Balkanisation. Si le terme désigne de nos jours la gestion de la commune de Levallois-Perret par son dévoué maire, il recouvre également la réalité géopolitique d’un morcellement, celui de l’ex-Yougoslavie. Et comme dans toutes brisures, la question de l’identité finit toujours par ressurgir.
Dès le générique et sa série d’images macrophotographiques de tatouages et de cicatrices de guerre, La Parade explore justement cette question de l’identité. Les êtres ont dans leur peau une position figée par un environnement traumatique majeur, lié à leur appartenance à une nation secouée. Tous portent ainsi des séquelles : Lemon, le héros, ancien soldat, s’est réfugié dans la sûreté de la virilité quand Radmilo, vétérinaire homosexuel, cherche à composer avec une particularité qui l’empêche de vivre à plein dans la société.
Aussi quand ces deux personnes se rencontrent par la plus fortuite des occurrences (un règlement de comptes canin en l’espèce), et que leurs deux partenaires respectifs leur posent des ultimatums insurmontables, leur dernière solution reste une alliance contre nature à une seule fin : organiser une gay-pride en plein Belgrade. En ce sens, La Parade obéit à une situation de comédie des plus classiques, même si certaines particularités du sujet (brûlant s’il en est) dépassent le simple canevas initial.
Bien sûr, certaines situations un peu trop conventionnelles demeurent, telle la relation de Lemon à son fils, skinhead et paumé (nécessairement), ou encore la première fois où Lemon et Radmilo, contraints par les circonstances, doivent dormir dans le même lit (avec forcément, pour l’hétérosexuel de la « paire », la crainte de découvrir de nouveaux horizons).
C’est pourtant un autre décalage que souligne le film : si dans la première partie se confrontent une Serbie archaïque pétrie d’intolérance et de machisme avec une minorité cherchant à vivre dans le confort et la sécurité normalement constitutives de l’Occident, la deuxième partie dépeint au contraire une autre façon de s’accepter l’un l’autre, via le parcours de Lemon et Radmilo. A la recherche d’anciens amis du guerrier, ils nous montrent à quel point les divisions politiques ou nationales sont peu de chose face à la solidarité inhérente. En témoigne cette scène poignante où un Croate et un Serbe exécutent une miction au bord de la route et se signent tous deux en même temps, mais dans le sens contraire, puisque l’un est catholique et l’autre orthodoxe.
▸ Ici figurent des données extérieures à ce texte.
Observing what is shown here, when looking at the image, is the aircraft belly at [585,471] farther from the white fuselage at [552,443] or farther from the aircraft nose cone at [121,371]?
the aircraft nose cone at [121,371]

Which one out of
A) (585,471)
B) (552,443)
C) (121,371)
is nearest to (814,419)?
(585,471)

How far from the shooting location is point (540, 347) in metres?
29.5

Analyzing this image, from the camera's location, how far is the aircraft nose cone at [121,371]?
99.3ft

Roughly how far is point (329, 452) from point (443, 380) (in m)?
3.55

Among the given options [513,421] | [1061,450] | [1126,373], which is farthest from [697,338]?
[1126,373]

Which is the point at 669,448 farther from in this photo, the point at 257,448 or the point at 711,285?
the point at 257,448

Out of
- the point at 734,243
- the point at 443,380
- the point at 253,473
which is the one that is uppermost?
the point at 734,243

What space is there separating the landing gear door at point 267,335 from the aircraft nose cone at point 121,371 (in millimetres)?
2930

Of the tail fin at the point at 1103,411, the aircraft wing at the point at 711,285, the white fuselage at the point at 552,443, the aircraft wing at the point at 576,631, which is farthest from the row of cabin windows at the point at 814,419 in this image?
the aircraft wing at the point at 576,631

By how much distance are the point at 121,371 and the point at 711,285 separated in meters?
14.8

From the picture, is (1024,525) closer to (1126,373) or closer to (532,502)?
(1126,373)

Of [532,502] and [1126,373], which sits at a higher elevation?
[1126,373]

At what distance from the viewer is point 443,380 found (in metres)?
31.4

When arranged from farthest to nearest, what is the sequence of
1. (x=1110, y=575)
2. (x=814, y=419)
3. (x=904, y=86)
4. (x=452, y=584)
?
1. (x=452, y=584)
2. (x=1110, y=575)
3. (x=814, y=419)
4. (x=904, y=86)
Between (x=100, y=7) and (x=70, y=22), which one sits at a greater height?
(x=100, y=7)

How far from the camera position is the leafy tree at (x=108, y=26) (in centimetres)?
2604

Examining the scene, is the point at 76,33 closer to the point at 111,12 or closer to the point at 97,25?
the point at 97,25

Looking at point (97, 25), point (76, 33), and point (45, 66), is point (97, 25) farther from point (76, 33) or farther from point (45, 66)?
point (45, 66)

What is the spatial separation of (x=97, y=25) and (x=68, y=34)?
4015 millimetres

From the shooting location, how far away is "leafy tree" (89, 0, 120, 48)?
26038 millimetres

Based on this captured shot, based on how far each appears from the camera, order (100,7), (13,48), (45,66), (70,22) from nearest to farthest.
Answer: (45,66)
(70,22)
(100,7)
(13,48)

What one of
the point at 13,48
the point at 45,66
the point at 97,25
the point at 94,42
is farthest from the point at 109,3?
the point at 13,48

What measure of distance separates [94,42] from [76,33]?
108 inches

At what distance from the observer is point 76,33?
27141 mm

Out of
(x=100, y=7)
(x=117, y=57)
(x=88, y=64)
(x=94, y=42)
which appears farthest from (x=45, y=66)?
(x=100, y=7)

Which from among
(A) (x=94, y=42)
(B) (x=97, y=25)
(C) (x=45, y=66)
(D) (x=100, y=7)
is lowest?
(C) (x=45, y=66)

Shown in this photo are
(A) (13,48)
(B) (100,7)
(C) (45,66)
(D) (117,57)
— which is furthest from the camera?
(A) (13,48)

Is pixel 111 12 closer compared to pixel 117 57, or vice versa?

La Parade fourmille ainsi d’idées illustrant à merveille son propos, à l’exemple de thèmes musicaux titillant nos mémoires par leurs relents de “Girls & Boys” de Blur ou de “One Step Beyond” de Madness, et hormis certains moments quelque peu boulevardiers, se tient dans une efficacité de choix.
Avec sa fin en signe d’apologue, La Parade s’inscrit paradoxalement dans un cinéma ultra-engagé, alors que les intentions premières n’étaient pas nécessairement lisibles sous cet angle lors du déroulement de la narration. Aussi, à l’heure où le débat sur les droits des homosexuels est devenu crucial en France, il pourrait servir de sujet d’étude autant que de divertissement. L’opportunité est là.
La Parade (Parada) de Srdjan Dragojevic, avec Nikola Kojo, Milos Samolov, Hristina Popovic… Serbie, 2012. Sortie le 16 janvier 2013.
Par rapport les critiques de “Positif” ( qui , je ne sais pas d’où sort les “montenegrins”) et de “Cahiers du cinéma” vous avez bien compris le sujet, c’est à dire, le film. Les parfums, les couleurs et les sons du film se répondent via lagunage qui est malheureusement , parfois, intraduisible. Il faut regarder ce film comme ” un cinéma ultra-engagé” car c’est la seule façon de profiter de ses qualités. Certes, ce n’est pas un film d’art et essai, mais, indispensable pour ceux qui souhaitent comprendre un peu mieux le baril de poudre balkanique et l’architecture mentale de gens qui l’habitent.
C’est un cinéma ultra-engagé, et certes pas un film d’art et d’essai, mais malgré les particularités historiques et géographiques, il touche à l’universalité, et c’est là sa principale réussite.